I found the bottles Jane. I know that you were trying to keep it away from the family, but I found them. That means that our children can find them Jane. Could you imagine what 7 year old angelic Molly would say when she found a bottle of Jim Beam in the toy box in the garage? With their TOYS Jane?! The same toys that your mother bought them for Christmas last year, the toys that Frankie found when he travelled to the south? Those are precious memories Jane, and you've tainted them. How could you do that to our children? You can lie to me, I will ok. My heart is pounding, but I will be able to live. But, you're their mother. They ask for you at night, they tell their friends about their mothers. But, when their friends come by, you aren't here? Daniel started kindergarten 3 weeks ago, and you "were working late on a case". Barold called me that same night asking if you had made it home, he hadn't seen you since you got sent home at 3 for insubordination.
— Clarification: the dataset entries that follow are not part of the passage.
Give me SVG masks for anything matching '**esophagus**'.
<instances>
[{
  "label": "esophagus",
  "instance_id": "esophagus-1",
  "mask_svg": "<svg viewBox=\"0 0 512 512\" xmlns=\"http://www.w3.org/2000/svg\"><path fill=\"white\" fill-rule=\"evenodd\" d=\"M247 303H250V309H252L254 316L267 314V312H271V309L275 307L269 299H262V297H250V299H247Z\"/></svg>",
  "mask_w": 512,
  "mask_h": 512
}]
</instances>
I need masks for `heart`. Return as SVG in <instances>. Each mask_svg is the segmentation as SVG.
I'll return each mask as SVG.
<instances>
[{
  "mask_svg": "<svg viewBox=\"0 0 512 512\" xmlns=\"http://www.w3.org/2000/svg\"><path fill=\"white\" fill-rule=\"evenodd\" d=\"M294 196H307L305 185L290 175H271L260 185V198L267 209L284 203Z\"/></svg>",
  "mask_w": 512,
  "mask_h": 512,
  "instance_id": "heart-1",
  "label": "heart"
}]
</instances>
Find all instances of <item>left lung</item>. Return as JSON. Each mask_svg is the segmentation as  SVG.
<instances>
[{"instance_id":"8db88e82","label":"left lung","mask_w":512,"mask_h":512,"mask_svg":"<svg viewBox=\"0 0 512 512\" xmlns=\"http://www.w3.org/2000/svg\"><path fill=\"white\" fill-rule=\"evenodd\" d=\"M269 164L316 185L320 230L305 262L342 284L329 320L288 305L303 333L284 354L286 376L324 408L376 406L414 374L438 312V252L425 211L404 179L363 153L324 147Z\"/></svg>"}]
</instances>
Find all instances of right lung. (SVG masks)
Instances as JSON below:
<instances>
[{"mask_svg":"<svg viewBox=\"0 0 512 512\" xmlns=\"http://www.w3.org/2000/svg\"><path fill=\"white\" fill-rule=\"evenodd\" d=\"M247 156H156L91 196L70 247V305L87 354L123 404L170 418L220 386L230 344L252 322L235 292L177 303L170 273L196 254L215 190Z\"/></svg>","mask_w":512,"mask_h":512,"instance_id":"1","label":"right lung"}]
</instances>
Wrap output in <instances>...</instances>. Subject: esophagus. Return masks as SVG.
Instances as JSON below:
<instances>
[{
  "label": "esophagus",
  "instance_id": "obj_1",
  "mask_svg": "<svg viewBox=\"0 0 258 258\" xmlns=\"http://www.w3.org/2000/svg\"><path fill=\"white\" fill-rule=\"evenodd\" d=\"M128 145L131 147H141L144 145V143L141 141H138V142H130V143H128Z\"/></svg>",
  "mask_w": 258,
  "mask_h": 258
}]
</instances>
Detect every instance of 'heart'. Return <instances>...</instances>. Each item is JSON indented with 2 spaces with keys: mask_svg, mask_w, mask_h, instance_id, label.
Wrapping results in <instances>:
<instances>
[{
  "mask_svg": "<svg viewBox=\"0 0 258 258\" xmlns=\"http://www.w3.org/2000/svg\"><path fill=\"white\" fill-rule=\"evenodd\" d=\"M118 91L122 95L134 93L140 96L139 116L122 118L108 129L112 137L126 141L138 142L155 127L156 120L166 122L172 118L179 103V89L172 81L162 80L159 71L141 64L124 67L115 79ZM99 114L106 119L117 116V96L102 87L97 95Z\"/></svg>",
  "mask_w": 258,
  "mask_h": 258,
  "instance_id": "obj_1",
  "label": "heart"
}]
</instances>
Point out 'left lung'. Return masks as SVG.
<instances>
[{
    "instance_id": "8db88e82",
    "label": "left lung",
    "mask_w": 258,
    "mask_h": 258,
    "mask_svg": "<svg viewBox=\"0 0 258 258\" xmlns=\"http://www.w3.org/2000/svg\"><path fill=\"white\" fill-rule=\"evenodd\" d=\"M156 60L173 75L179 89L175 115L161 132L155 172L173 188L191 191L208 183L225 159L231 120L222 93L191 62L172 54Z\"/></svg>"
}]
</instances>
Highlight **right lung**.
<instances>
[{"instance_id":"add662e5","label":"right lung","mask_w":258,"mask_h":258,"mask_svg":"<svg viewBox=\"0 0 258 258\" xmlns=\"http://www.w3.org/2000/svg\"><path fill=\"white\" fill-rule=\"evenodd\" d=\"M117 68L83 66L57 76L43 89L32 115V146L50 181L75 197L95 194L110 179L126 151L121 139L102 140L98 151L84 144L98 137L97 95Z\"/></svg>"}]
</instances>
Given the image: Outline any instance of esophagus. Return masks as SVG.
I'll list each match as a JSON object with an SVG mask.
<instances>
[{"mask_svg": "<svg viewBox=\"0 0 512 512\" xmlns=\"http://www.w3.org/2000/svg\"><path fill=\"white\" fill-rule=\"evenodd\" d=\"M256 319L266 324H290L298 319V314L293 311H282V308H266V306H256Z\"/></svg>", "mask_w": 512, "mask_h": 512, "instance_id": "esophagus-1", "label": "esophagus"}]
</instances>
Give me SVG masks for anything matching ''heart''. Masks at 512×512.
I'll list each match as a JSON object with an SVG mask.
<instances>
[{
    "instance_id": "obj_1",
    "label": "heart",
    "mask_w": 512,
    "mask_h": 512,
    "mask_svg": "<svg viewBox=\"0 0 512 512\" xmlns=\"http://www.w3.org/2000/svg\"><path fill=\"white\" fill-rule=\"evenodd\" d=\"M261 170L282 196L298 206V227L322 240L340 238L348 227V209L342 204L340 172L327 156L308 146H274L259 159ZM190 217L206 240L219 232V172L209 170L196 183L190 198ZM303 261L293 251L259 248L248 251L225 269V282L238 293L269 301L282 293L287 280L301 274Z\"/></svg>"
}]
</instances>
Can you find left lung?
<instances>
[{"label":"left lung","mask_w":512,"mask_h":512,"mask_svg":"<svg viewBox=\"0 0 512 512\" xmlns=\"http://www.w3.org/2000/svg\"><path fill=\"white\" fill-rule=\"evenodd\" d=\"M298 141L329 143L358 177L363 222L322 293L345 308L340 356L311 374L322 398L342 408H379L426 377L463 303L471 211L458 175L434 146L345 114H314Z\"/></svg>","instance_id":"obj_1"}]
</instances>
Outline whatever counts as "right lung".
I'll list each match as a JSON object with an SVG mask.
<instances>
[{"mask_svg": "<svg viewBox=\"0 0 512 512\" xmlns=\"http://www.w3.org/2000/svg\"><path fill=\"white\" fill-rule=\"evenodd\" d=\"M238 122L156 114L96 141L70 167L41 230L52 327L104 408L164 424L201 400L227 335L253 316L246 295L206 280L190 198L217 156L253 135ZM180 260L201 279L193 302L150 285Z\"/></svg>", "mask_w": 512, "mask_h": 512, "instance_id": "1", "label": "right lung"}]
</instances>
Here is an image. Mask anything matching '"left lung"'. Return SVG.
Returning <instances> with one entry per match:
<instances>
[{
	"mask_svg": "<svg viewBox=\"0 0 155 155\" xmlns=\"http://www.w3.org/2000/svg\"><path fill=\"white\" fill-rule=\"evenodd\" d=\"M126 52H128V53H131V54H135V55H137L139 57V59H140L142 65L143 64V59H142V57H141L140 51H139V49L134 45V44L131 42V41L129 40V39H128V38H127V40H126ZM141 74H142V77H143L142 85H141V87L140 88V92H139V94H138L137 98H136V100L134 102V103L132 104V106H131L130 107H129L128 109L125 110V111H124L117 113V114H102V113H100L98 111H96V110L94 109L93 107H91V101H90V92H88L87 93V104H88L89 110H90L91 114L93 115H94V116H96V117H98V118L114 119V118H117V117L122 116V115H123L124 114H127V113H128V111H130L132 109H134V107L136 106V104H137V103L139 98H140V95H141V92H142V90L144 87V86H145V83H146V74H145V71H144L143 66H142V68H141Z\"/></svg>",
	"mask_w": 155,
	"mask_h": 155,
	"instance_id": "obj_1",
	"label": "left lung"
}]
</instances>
I've had my bag packed for a few months now Jane, not wanting to throw away 10 years of marriage. I just wanted you to notice that I was at the end of my rope. Is it so bad at home that you only show up once a week to raid the fridge, and pass out on the couch? I haven't slept next to you in 4 months and we haven't made love in nearly a year. It hurts me to see you like this because I feel responsible. I can't have 3 children Jane, I need a wife. I need to feel beautiful and smart, sexy and wanted. You haven't done anything to me but tell me that I was aging rapidly, and point out the stretch marks that haven't faded since I gave birth to my son, our son. You didn't even make it in time for that, Korsak had to call the bar and tell you that I was in labor while Tommy drove me in my own car.

Because of these things, I have reached my point. I can't do this anymore; I deserve the woman that you used to be. I know that you have a problem, and as soon as you can admit that and get help, I will be so glad to do whatever I can. But, until then, my sweet girl, the kids and I will be staying with Constance, for however long it takes. I will send you photos of the kids, and write to you when I see fit. I will leave our return address in hopes that I can trust you not to show up there in a state. You may write to any of us, but don't even try until you've made an effort. I love you Jane, and I just want our family back together. Please help me pick up the pieces of our life.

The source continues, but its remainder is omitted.